You can just say C.addTransition(lockFail) and it'll do the right thing here. (This comes up in a couple other places, including in the original code, but it'd be nice cleanup.)

> +  const MemRegion *firstLockR = LS.getHead();
> +  if (firstLockR != lockR) {
> +    if (BT[LockOrderReversal] == NULL)
> +      BT[LockOrderReversal] = new BugType("Lock order reversal", "Lock checker");
> +    ExplodedNode *N = C.generateSink();
> +    if (!N)
> +      return;
> +    llvm::SmallString<128> S;
> +    llvm::raw_svector_ostream os(S);
> +    os << "Lock order reversal between ";
> +    SummarizeRegion(os, lockR);
> +    os << " and ";
> +    SummarizeRegion(os, firstLockR);
> +    EnhancedBugReport *report = new EnhancedBugReport(*BT[LockOrderReversal],
> +                                                      os.str(), N);
> +    C.EmitReport(report);
>      return;
> +  }
> +  // Record that the lock was released. 
> +  state = state->set<LockSet>(LS.getTail());

It'd be nice to recover from the unlock reversal; right now there are no successful transitions out of this node, meaning the rest of the function won't be analyzed. (If I'm remembering the design of the analyzer correctly.) The best thing to do would be to pull it out of the ImmutableList, I guess, but /that's/ annoying. A less nice thing to do would be to continue anyway without popping any locks off the list, and then you get a chain of irrelevant warnings for every other lock after this. But how often do you nest more than two locks anyway?
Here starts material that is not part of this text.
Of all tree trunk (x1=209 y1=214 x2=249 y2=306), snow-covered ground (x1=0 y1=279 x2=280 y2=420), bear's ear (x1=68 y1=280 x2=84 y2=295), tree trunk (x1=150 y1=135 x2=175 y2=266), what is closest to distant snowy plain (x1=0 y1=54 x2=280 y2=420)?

> +bool PthreadLockChecker::SummarizeRegion(llvm::raw_ostream& os,
> +                                         const MemRegion *MR) const {
> +  const TypedRegion *TR = dyn_cast<TypedRegion>(MR);
> +  if (!TR)
> +    return false;
> -  C.addTransition(C.generateNode(CE, unlockState));  
> +  switch (TR->getKind()) {
> +    case MemRegion::FunctionTextRegionKind: {
> +      const FunctionDecl *FD = cast<FunctionTextRegion>(TR)->getDecl();
> +      if (FD)
> +        os << "'" << FD << "'";
> +      return true;
> +    }
> +    case MemRegion::CXXThisRegionKind:
> +    case MemRegion::CXXTempObjectRegionKind:
> +    case MemRegion::FieldRegionKind:
> +    case MemRegion::VarRegionKind:
> +    case MemRegion::ObjCIvarRegionKind:
> +      os << "'" << TR->getString() << "'";
> +      return true;
> +    default:
> +      return false;
> +  }
>  }

Your SummarizeRegion (which diff didn't do a good job on) doesn't match your usage. The return false/true in SummarizeRegion is supposed to warn you if you have some bizarre region that can't be summarized. In this case, even the result of a function call (a symbolic region) won't print anything here, and your diagnostic messages will look very strange.

I'd suggest rewriting your diagnostics to leave out the names of the locks. After all, what's the name of this lock?

pthread_mutex_t *locks = get_locks();
// do stuff

That's an ElementRegion in a SymbolicRegion whose symbol is the value of a VarRegion, and there's no great way to print that.

Instead, you might just want to say:

This mutex has already been locked.
[with a range on the argument expression]

This was not the most recently locked mutex.
[with a range on the argument expression]

It'd also be nice to have diagnostic notes showing the /first/ time the mutex was locked and the most recently locked mutex, respectively, but that's a job for another day. :-)

In general, though, this looks good -- it's a useful case where we won't ever be able to hijack the MallocChecker machinery to help us with locks.